The task:
Please reproduce the records below exactly, omitting any pictures they contain.

━━━━━━━━

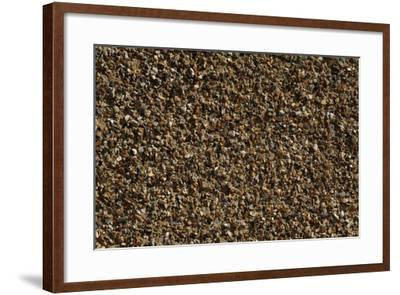 Close Up of a Pebble-Dashed Wall-Natalie Tepper-Framed Photo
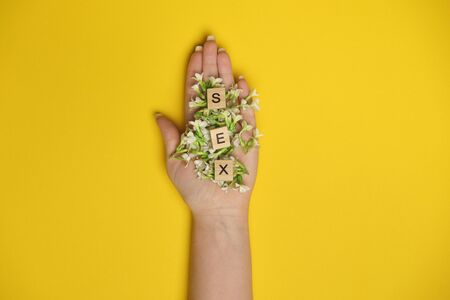 Woman hand holding three wooden blocks - letters SEX on them, flowers underneath them, blue background, space for more text images
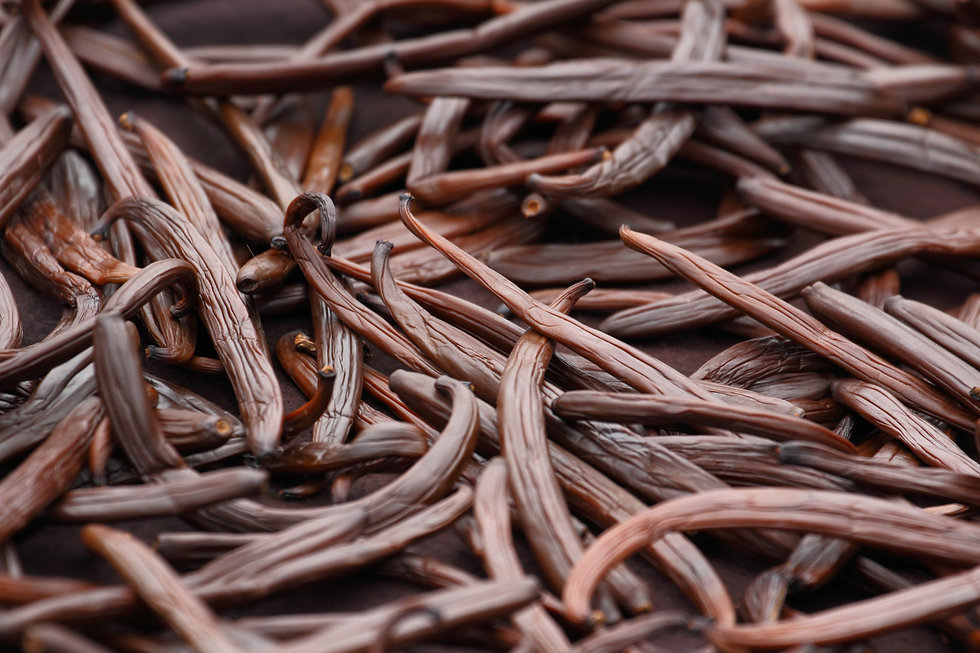 Vanilla dry fruit in the curing ferments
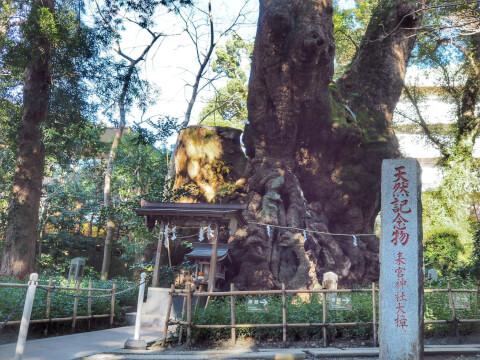 静岡観光来宮神社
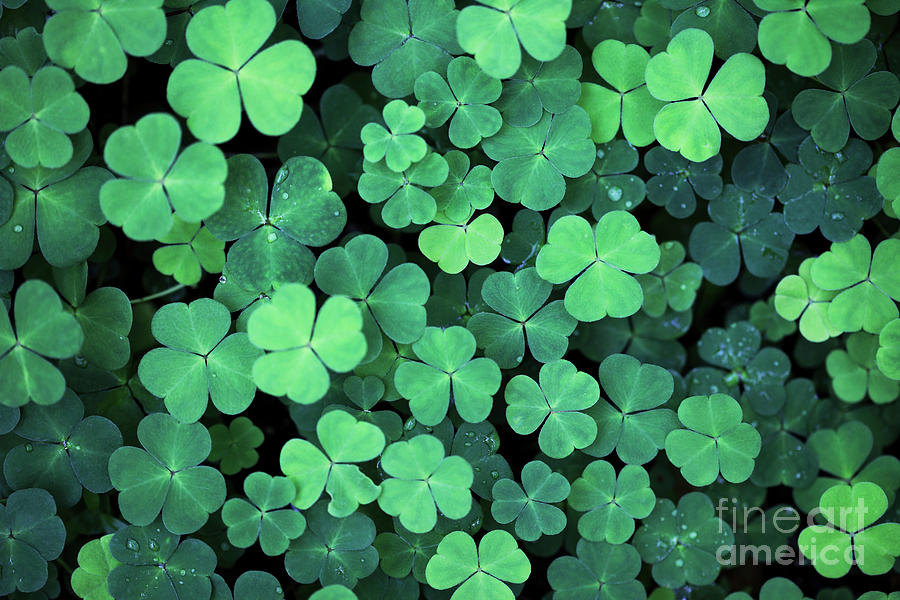 Clover Field Background Photograph by Aristotoo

━━━━━━━━

Solution for this task:
 Close Up of a Pebble-Dashed Wall-Natalie Tepper-Framed Photo
 Woman hand holding three wooden blocks - letters SEX on them, flowers underneath them, blue background, space for more text images
 Vanilla dry fruit in the curing ferments
 静岡観光来宮神社
 Clover Field Background Photograph by Aristotoo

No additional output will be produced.